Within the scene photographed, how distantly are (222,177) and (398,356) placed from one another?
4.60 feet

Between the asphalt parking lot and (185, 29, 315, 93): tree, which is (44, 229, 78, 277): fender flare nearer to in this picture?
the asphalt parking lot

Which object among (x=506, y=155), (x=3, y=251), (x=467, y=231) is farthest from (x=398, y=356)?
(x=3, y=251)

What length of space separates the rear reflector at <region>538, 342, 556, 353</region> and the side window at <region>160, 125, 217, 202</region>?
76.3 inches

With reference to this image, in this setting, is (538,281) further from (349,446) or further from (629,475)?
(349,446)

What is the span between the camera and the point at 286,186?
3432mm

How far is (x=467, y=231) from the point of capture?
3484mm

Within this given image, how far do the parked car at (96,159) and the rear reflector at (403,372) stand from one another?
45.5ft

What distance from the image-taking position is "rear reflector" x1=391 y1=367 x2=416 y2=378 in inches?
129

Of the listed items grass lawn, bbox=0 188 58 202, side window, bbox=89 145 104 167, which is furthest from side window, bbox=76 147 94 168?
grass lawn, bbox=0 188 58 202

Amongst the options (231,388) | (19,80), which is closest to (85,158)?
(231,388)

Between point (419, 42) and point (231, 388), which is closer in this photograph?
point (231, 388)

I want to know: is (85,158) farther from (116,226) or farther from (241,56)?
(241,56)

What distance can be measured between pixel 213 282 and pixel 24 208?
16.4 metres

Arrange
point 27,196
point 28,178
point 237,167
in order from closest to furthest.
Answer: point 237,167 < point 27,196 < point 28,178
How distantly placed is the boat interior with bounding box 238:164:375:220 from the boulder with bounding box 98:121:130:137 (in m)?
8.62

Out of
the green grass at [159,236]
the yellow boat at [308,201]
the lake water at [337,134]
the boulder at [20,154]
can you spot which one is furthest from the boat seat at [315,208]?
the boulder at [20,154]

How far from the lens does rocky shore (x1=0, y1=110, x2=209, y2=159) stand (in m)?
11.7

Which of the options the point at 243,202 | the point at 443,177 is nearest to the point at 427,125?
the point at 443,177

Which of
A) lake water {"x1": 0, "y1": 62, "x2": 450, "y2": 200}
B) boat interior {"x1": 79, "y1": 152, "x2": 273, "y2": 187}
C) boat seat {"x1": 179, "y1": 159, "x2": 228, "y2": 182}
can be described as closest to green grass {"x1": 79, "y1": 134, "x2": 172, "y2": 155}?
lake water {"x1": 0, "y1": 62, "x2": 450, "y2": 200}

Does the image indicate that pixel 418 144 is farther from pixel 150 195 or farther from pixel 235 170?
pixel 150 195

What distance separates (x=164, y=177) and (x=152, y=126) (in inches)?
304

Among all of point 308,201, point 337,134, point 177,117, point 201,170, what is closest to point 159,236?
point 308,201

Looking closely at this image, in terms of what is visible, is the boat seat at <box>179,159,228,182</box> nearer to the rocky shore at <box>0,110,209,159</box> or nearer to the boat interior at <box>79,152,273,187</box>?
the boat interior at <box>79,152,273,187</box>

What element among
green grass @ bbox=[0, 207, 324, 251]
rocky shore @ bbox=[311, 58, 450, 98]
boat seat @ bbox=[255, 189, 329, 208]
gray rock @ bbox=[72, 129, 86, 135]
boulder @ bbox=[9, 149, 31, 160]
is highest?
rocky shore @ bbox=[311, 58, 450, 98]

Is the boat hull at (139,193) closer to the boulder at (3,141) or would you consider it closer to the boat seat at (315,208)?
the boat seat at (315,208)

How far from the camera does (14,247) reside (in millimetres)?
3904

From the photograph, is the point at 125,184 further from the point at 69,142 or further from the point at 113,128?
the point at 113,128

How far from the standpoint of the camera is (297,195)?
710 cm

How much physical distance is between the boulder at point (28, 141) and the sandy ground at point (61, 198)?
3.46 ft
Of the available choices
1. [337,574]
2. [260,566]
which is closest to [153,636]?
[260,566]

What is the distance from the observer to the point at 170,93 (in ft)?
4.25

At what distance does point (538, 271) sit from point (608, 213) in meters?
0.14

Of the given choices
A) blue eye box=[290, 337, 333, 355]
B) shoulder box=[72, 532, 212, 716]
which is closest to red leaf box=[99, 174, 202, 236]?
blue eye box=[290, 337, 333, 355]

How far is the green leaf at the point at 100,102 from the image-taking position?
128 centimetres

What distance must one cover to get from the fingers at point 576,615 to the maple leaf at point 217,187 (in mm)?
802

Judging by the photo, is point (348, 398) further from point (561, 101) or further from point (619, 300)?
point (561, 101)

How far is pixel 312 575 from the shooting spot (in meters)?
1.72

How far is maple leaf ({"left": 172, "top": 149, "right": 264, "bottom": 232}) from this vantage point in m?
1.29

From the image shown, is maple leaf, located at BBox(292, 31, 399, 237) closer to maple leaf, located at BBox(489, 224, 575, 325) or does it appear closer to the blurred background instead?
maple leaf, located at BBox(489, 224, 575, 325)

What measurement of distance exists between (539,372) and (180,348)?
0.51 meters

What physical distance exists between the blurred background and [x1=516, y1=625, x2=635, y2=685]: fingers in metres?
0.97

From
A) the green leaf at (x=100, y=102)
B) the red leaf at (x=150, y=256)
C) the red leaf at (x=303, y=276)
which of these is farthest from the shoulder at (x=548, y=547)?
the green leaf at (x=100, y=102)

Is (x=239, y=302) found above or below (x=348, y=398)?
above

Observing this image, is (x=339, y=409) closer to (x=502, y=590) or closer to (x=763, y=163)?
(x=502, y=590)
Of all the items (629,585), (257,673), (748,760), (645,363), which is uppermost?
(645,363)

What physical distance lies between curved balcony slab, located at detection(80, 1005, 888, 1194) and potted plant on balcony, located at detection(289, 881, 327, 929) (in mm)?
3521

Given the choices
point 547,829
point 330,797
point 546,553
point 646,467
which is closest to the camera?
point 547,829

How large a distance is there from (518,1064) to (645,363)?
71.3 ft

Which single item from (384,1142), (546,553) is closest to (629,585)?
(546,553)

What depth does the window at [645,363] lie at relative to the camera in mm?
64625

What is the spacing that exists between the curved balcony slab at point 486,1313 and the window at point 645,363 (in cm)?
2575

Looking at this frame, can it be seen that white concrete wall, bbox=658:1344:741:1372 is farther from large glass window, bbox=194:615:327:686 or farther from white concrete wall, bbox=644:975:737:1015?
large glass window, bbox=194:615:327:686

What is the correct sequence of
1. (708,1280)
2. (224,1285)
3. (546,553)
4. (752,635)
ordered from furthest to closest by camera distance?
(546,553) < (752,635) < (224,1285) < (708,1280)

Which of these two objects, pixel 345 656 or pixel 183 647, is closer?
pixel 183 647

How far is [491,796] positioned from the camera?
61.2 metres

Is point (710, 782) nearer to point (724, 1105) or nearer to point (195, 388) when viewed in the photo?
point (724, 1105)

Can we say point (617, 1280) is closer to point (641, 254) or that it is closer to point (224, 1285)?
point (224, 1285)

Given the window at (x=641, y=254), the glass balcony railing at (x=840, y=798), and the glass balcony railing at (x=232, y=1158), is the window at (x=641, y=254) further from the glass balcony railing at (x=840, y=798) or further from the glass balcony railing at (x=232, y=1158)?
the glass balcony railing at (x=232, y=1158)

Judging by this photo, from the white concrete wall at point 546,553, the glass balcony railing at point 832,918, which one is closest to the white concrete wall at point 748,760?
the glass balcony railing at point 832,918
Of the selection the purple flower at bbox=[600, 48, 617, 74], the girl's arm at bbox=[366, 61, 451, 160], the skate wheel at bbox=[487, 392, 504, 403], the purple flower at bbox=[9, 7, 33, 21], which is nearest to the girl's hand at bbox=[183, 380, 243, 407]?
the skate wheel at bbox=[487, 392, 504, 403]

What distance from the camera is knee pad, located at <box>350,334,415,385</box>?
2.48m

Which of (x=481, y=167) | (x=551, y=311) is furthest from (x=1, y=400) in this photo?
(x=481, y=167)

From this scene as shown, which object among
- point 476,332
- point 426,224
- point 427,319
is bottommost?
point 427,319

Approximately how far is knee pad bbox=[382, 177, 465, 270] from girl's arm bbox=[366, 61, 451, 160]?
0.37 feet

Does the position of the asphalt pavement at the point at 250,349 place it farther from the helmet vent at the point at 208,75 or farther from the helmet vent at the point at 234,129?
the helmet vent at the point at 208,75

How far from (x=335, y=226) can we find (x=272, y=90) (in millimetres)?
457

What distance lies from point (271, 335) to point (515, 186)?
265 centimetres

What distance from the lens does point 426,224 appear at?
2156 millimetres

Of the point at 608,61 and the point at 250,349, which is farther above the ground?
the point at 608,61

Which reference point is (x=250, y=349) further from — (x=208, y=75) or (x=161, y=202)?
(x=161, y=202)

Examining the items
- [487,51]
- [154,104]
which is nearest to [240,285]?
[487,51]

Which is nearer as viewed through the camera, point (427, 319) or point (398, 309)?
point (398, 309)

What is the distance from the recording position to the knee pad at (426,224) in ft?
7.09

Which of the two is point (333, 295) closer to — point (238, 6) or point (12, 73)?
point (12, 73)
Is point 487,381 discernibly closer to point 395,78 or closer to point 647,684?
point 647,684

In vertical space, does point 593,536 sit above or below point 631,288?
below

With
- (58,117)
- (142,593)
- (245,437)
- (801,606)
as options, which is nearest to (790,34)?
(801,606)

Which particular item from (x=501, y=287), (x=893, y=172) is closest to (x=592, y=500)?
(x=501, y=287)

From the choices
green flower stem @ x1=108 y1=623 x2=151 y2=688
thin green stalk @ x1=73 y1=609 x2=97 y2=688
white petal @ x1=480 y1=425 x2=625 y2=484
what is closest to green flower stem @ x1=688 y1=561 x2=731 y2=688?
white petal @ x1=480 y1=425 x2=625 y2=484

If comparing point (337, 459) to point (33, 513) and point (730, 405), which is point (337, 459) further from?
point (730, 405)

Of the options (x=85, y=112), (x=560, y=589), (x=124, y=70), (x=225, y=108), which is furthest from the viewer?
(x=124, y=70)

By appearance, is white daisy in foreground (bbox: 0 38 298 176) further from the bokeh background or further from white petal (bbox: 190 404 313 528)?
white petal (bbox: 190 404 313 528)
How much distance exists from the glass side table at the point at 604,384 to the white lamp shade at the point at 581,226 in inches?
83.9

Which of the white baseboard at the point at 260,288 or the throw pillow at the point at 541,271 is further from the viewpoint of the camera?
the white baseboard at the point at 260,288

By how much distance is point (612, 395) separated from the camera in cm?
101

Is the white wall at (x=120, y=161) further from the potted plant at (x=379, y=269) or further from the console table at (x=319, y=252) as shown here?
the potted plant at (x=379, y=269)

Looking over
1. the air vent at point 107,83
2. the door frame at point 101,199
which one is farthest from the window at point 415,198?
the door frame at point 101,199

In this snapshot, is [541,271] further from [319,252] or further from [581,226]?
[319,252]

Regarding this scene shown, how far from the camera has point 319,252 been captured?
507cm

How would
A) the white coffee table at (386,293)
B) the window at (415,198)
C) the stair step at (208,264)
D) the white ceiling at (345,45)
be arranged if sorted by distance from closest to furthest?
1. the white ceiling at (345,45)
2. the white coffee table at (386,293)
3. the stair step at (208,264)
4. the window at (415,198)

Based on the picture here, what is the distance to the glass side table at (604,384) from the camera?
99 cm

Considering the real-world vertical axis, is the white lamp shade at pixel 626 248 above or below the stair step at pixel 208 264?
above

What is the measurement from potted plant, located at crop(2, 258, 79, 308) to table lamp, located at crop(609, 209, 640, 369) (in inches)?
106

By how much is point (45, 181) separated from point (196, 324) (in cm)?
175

=-=-=-=-=

### SET PROBLEM
Copy out each line of the rows above that contains the string "separated", treating uppercase and lowercase letters as different.

### EXERCISE SOLUTION
By how much distance is point (612, 395) separated from the camera in cm?
By how much is point (45, 181) separated from point (196, 324) (in cm)?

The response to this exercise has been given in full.